The end result of these two scenes arrives with a crash cut. We’re with Saul—ha, I wrote that name instinctively here—with Jimmy, in the middle of conning the staff of an Air Force base into letting him shoot a commercial on its tarmac with an “infirm” “war hero” who turns out to be some perv he got off the hook for public masturbation. (“Total bullshit!”) One moment, he’s got the old dirty bastard wheeled in front of half a dozen guys in uniform, saying cheese for the camera as a fighter jet roars overhead, a perfect image of phony overinflated patriotism; the next, we jump to a silent shot of Kim, face shortsighted to the left once again, the real estate sign for the office she’s about to buy behind her, realizing she may have made a horrible mistake. She’s said time and again that each of them need to be their own lawyer, and the editing and cinematography here makes it clear what that means: Jimmy will spin shit into gold, and Kim will be alone with the byproducts. In fact it’s so clear that Jimmy’s climactic sequence in the episode, in which he punishes the now gravely ill Chuck for screwing Kim over by meticulously doctoring all his Mesa Verde documents to contain the wrong business address, is all but unnecessary.
And then there’s Mike, who somehow grows both sadder and more menacing by the week. To a soundtrack that contains Breaking Bad’s trademark percussion, he tracks down Hector Salamanca at his local hangout and the warehouse where they load up the truck from the opening scene with contraband. He has an adorable, devastating scene with his beloved granddaughter Kaylee, whose every memory of this man is destined to be tainted by his inevitable future exposure as a mass murderer, as the two of them work on a project together with a drill: “Pop-Pop’s making a special hose!” Later that night, his bald head luminous against the black of night through his kitchen window, he wipes the hose clean of fingerprints; then, illuminated like an island amid an ocean of darkness by the light of His Girl Friday on his TV and a lamp near his head, he feeds a nail into every hole in the hose, point up, preparing for some terrible confrontation to come. Cut to credits. Holy shit.

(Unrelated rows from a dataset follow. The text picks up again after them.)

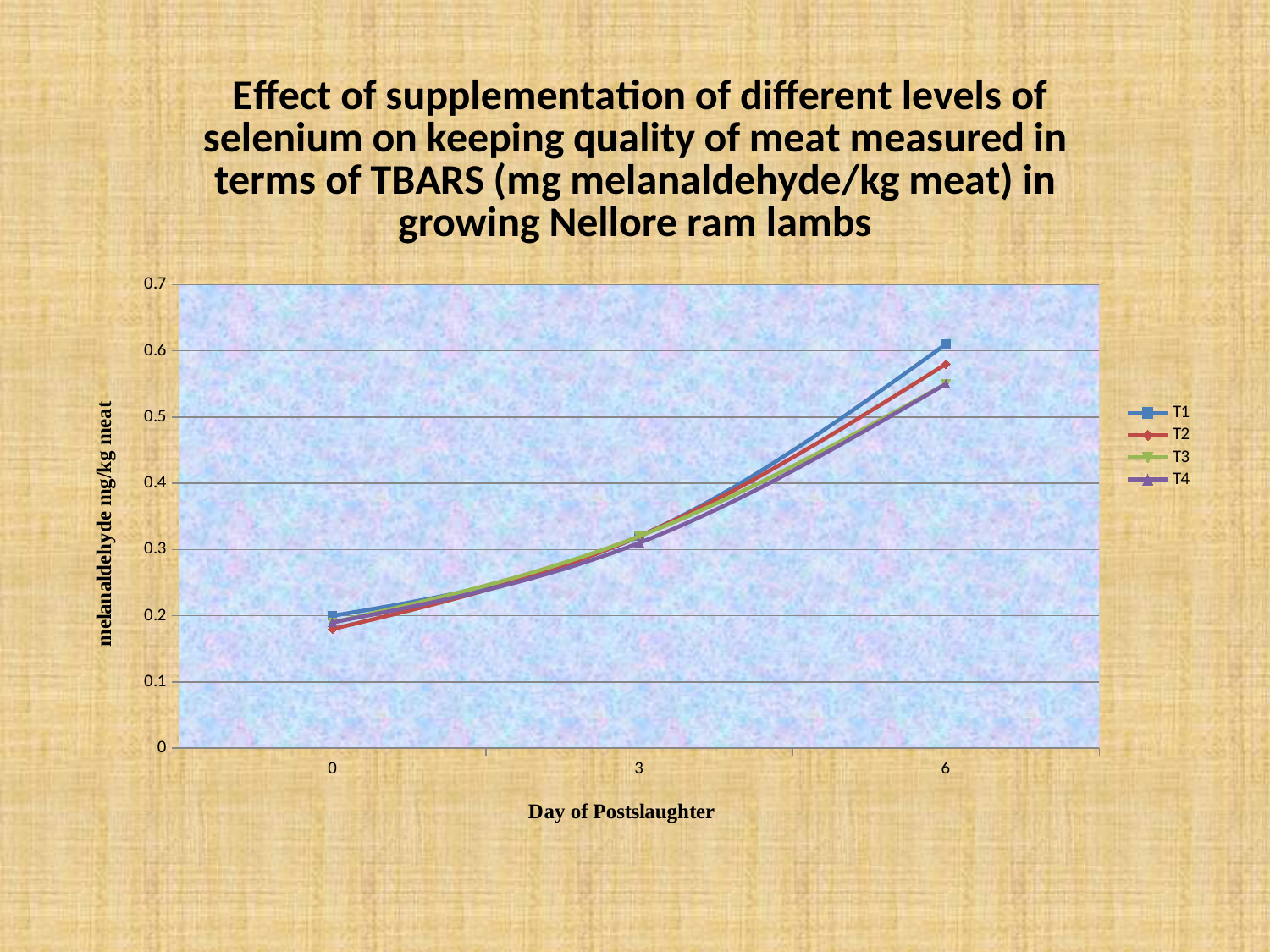
Which series has the highest value at day 6 of postslaughter? T1 At day 6 of postslaughter, which is larger, T1 or T2? T1 How many series does the legend list? 4 Is the value for T1 at day 3 greater or less than 0.4? less What kind of chart is shown on the slide? line chart What is the title of the x axis? Day of Postslaughter What is the title of the y axis? melanaldehyde mg/kg meat Is the value for T2 at day 6 greater or less than 0.5? greater At day 6 of postslaughter, which is larger, T1 or T4? T1 Do the TBARS values rise or fall from day 0 to day 6 of postslaughter? rise Is the value for T1 at day 0 greater or less than 0.3? less How many days of postslaughter are plotted on the x axis? 3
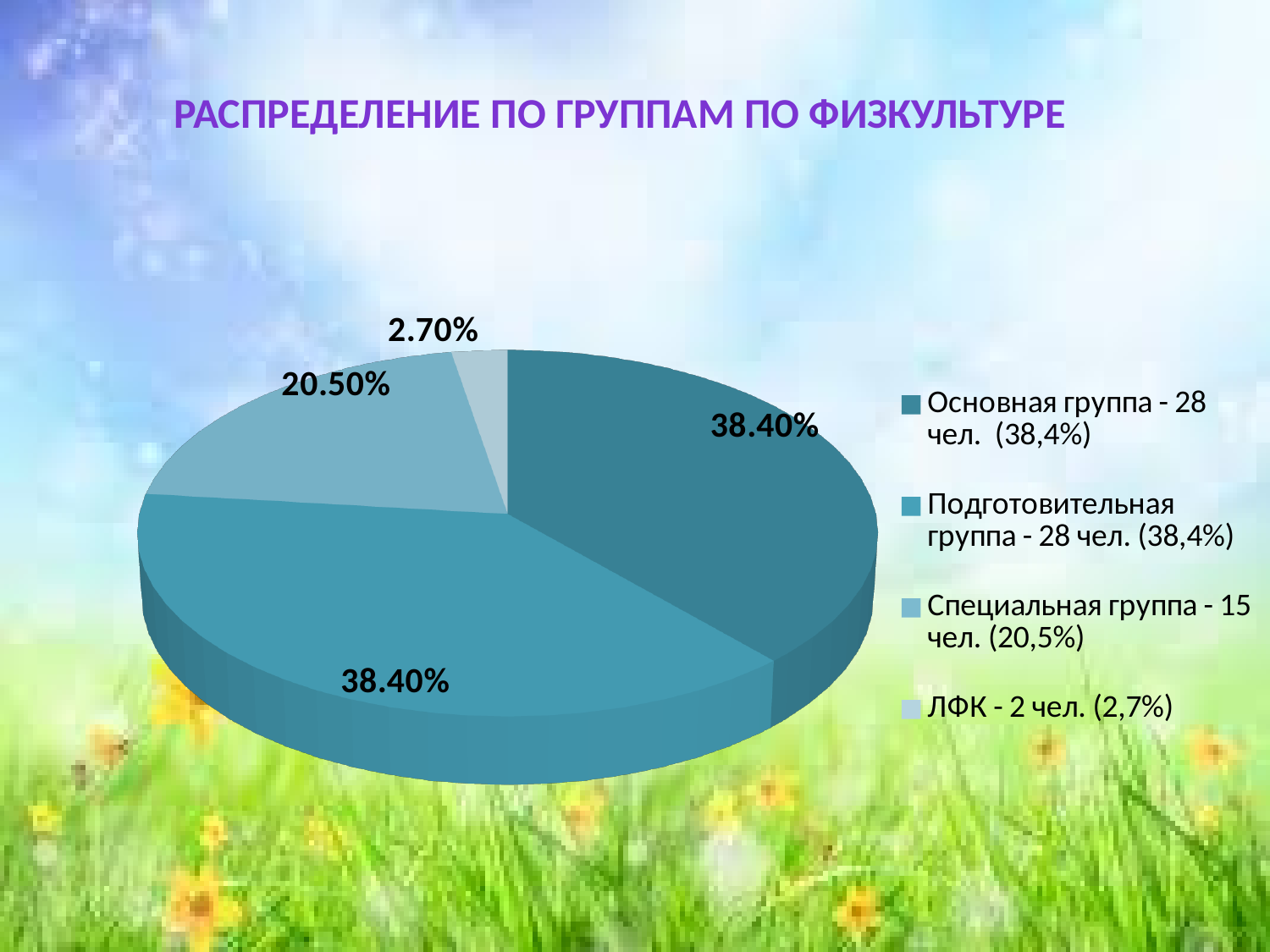
What percentage is shown for the Специальная группа slice? 20.50% What is the difference in percentage points between the Подготовительная группа slice and the Специальная группа slice? 17.90% According to the legend, how many people are in the Специальная группа? 15 чел. What percentage is shown for the ЛФК slice? 2.70% Which group has the smallest slice of the pie? ЛФК Which slice is larger: Специальная группа or ЛФК? Специальная группа How many slices does the pie chart have? 4 What is the title of the chart? РАСПРЕДЕЛЕНИЕ ПО ГРУППАМ ПО ФИЗКУЛЬТУРЕ How many entries does the legend list? 4 According to the legend, how many people are in the ЛФК group? 2 чел. What kind of chart is shown on the slide? pie chart What percentage is shown for the Основная группа slice? 38.40%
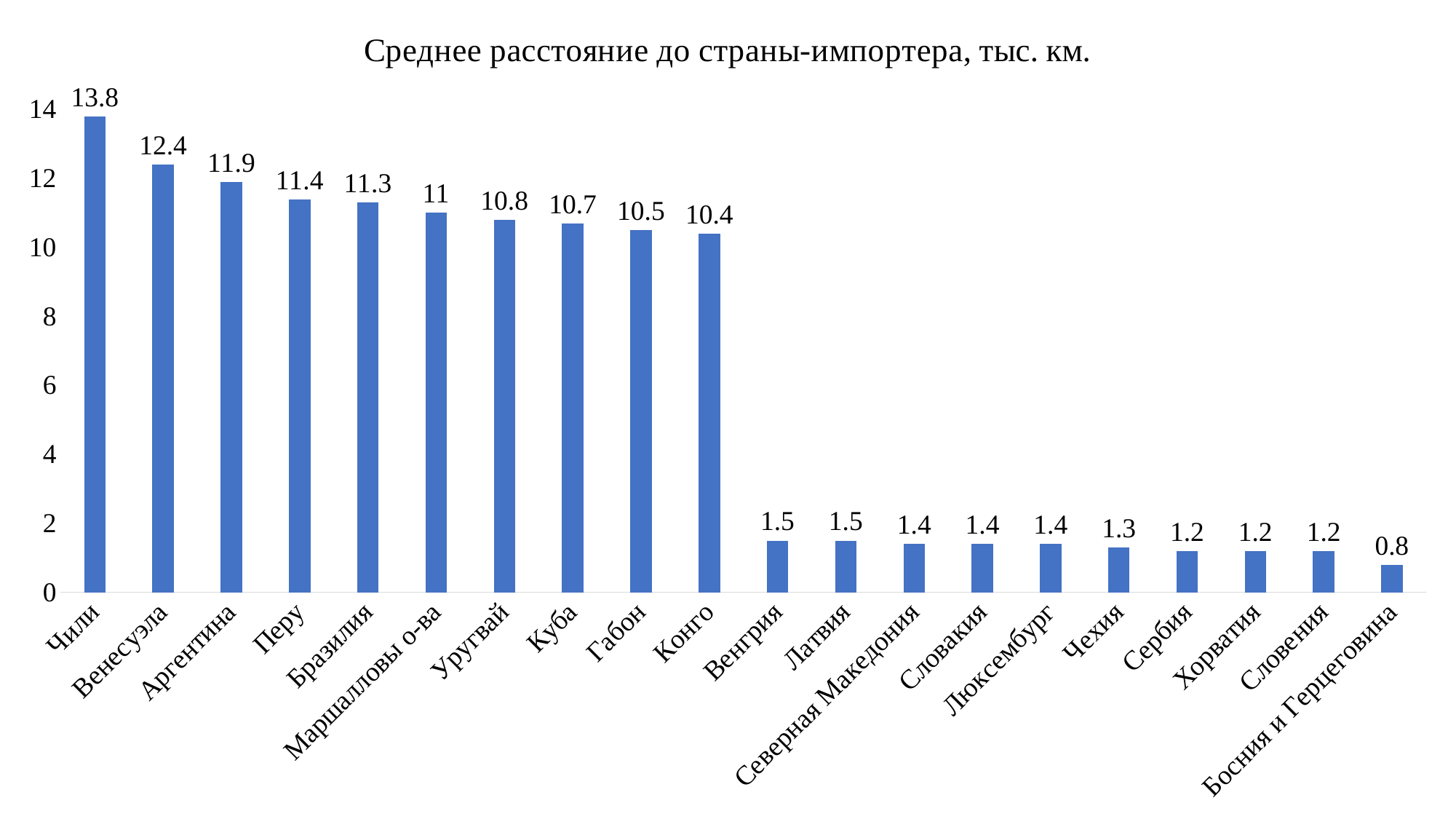
What is the value for Чехия? 1.3 Is the value for Габон greater or less than 10? greater What is the difference between the values for Конго and Венгрия? 8.9 Which is larger, the value for Аргентина or the value for Перу? Аргентина What is the value for Чили? 13.8 Which country has the highest value? Чили How many countries are shown on the chart? 20 What is the value for Уругвай? 10.8 Which country has the lowest value? Босния и Герцеговина What is the title of the chart? Среднее расстояние до страны-импортера, тыс. км. What kind of chart is this? bar chart What is the difference between the values for Чили and Венесуэла? 1.4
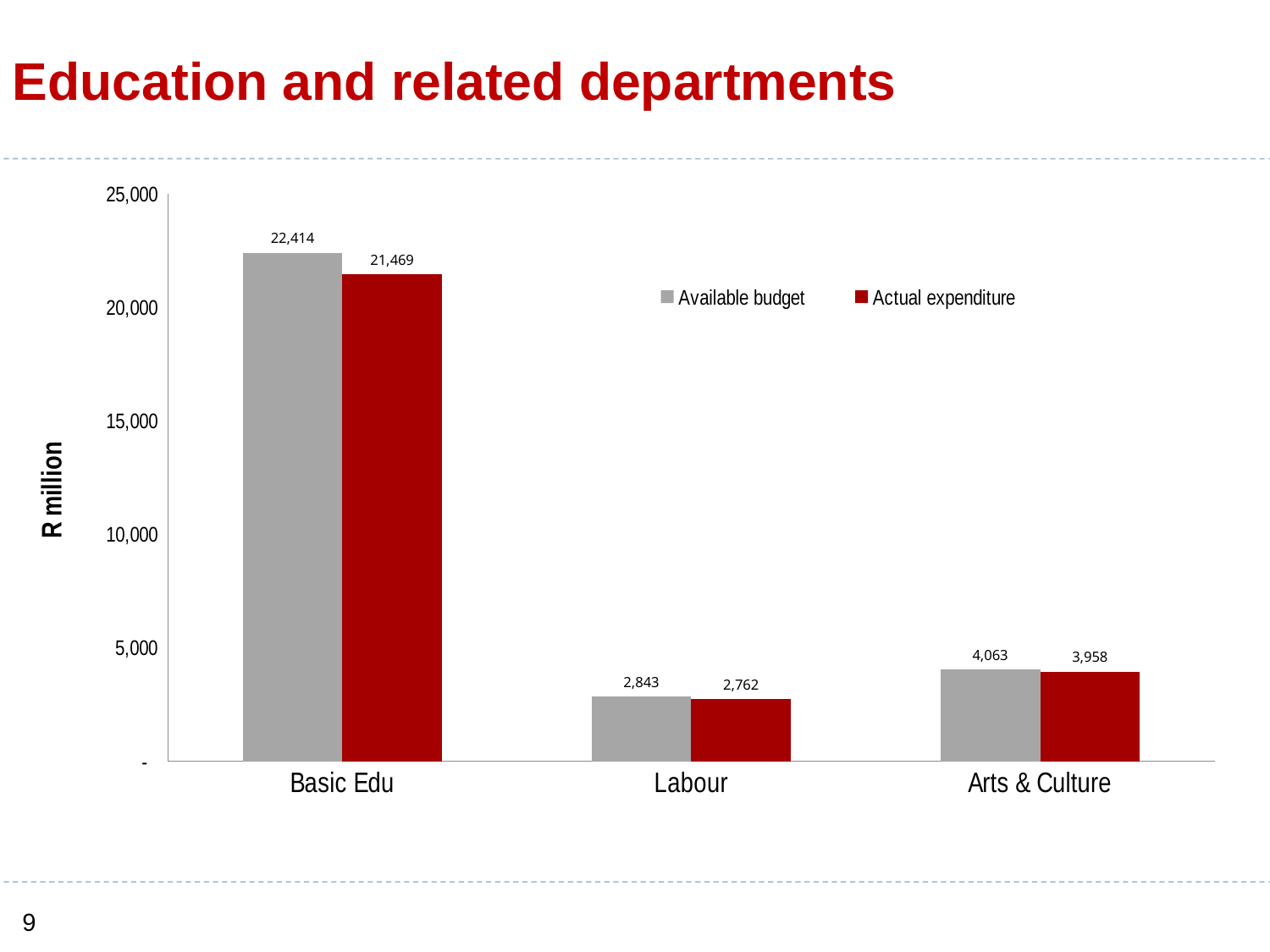
What is the Available budget for Basic Edu? 22,414 Which department has the highest Available budget? Basic Edu What is the Actual expenditure for Arts & Culture? 3,958 What is the Available budget for Arts & Culture? 4,063 What is the Actual expenditure for Labour? 2,762 What kind of chart is shown on the slide? Bar chart How many departments are shown on the x axis? 3 Which department has the lowest Actual expenditure? Labour How many series does the legend list? 2 Which is larger for Labour, the Available budget or the Actual expenditure? Available budget What is the difference between the Available budget and Actual expenditure for Basic Edu? 945 What is the difference between the Available budget for Arts & Culture and the Available budget for Labour? 1,220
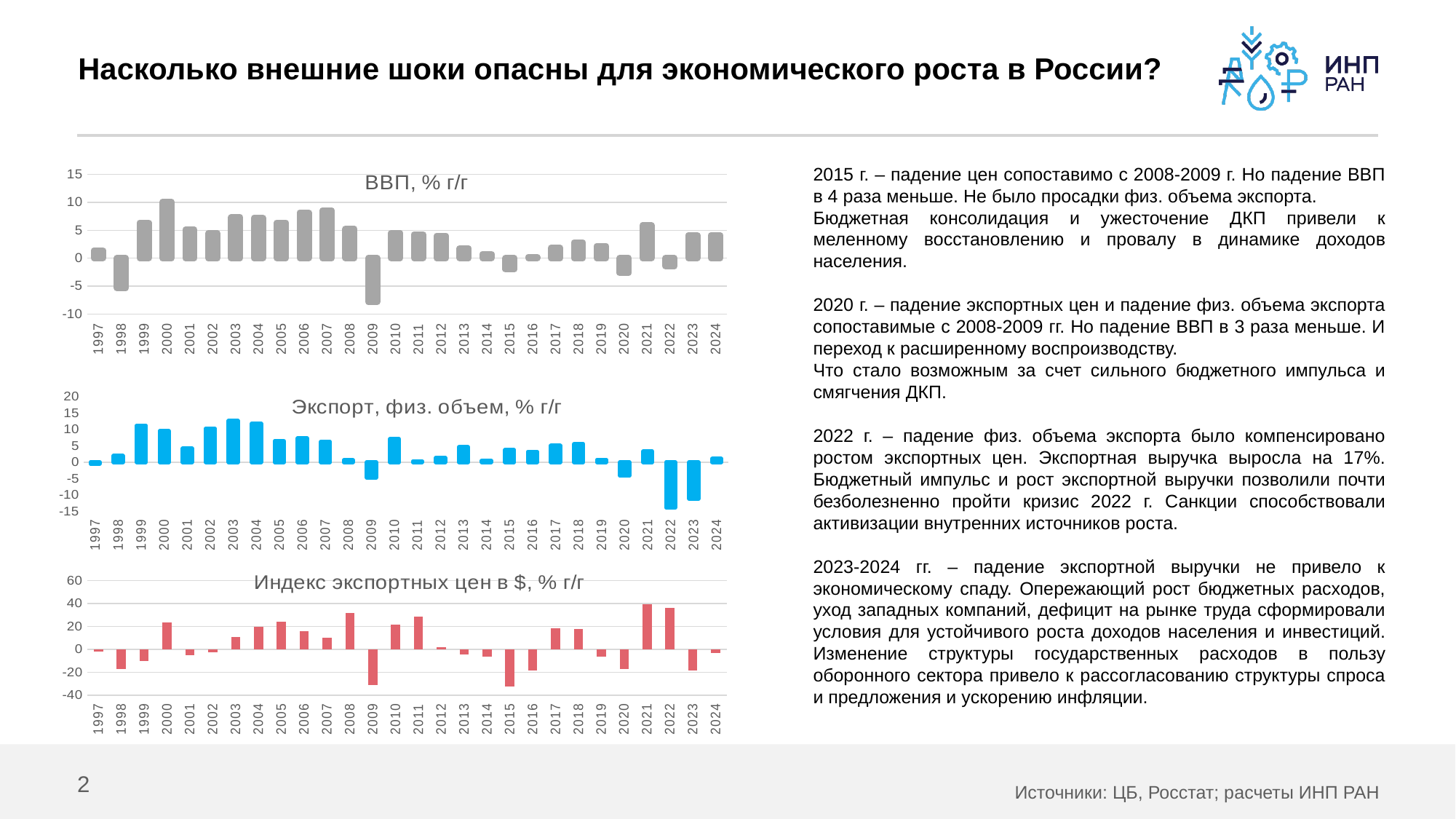
In the chart "ВВП, % г/г", is the value for 2009 greater or less than -5? less How many charts are shown on the slide? 3 In the chart "Экспорт, физ. объем, % г/г", which year has the lowest value? 2022 In the chart "ВВП, % г/г", which year has the lowest value? 2009 In the chart "Экспорт, физ. объем, % г/г", which is larger, the value for 2021 or the value for 2022? 2021 What is the title of the bottom chart on the slide? Индекс экспортных цен в $, % г/г In the chart "ВВП, % г/г", how many years are plotted along the x axis? 28 What kind of chart is the top chart titled "ВВП, % г/г"? bar chart In the chart "Индекс экспортных цен в $, % г/г", is the value for 2008 greater or less than 20? greater In the chart "Индекс экспортных цен в $, % г/г", which is larger, the value for 2007 or the value for 2008? 2008 In the chart "ВВП, % г/г", which year has the highest value? 2000 In the chart "Экспорт, физ. объем, % г/г", is the value for 2022 greater or less than -10? less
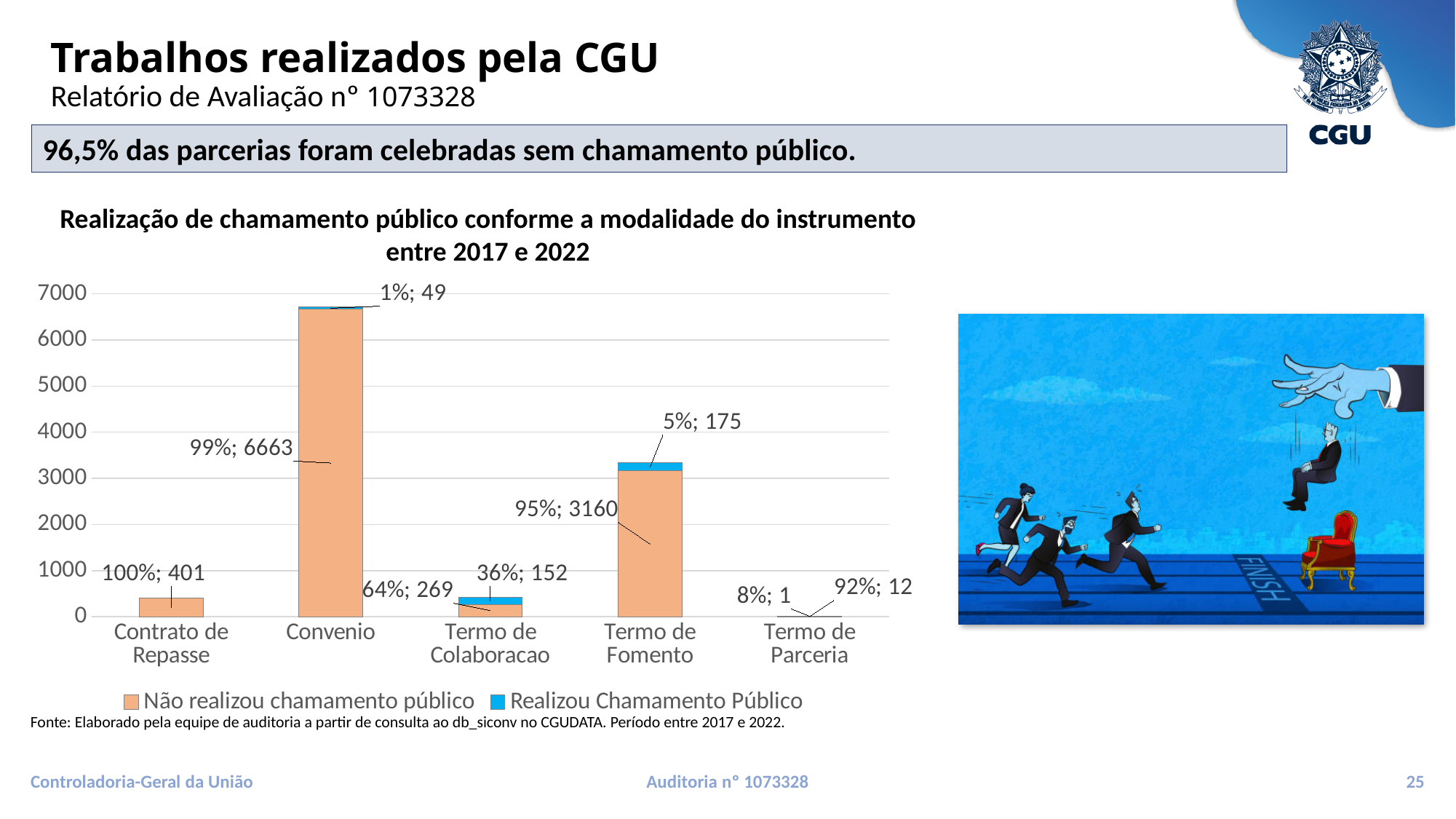
Which category has the shortest stacked bar? Termo de Parceria What is the total of the stacked bar for Termo de Fomento (3160 + 175)? 3335 What data label is shown for 'Realizou Chamamento Público' in the Termo de Fomento category? 5%; 175 What data label is shown for 'Realizou Chamamento Público' in the Termo de Parceria category? 8%; 1 What is the difference between the 'Não realizou chamamento público' counts for Convenio (6663) and Termo de Fomento (3160)? 3503 How many categories are shown on the x axis of the chart? 5 What data label is shown for 'Não realizou chamamento público' in the Convenio category? 99%; 6663 How many series does the chart legend list? 2 Which category has the tallest stacked bar? Convenio What kind of chart is shown on the slide? stacked bar chart What data label is shown for 'Não realizou chamamento público' in the Contrato de Repasse category? 100%; 401 Is the total stacked bar for Convenio greater or less than 6000? greater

If I sound like I’m waxing rhapsodic now—well, I am. But you should have seen me as I was actually watching the thing. I was gasping, giggling, resting my face in my hands, throwing my hands up in the air, taking twitter breaks just to enthuse about how stupidly beautiful everything was. Seriously, Villanova students “celebrating” their team’s win in the NCAA Tournament by torching police cars or whatever had nothing on me. If you care about television as an art form, what the cast and crew of Better Call Saul just did was every bit as much of a victory.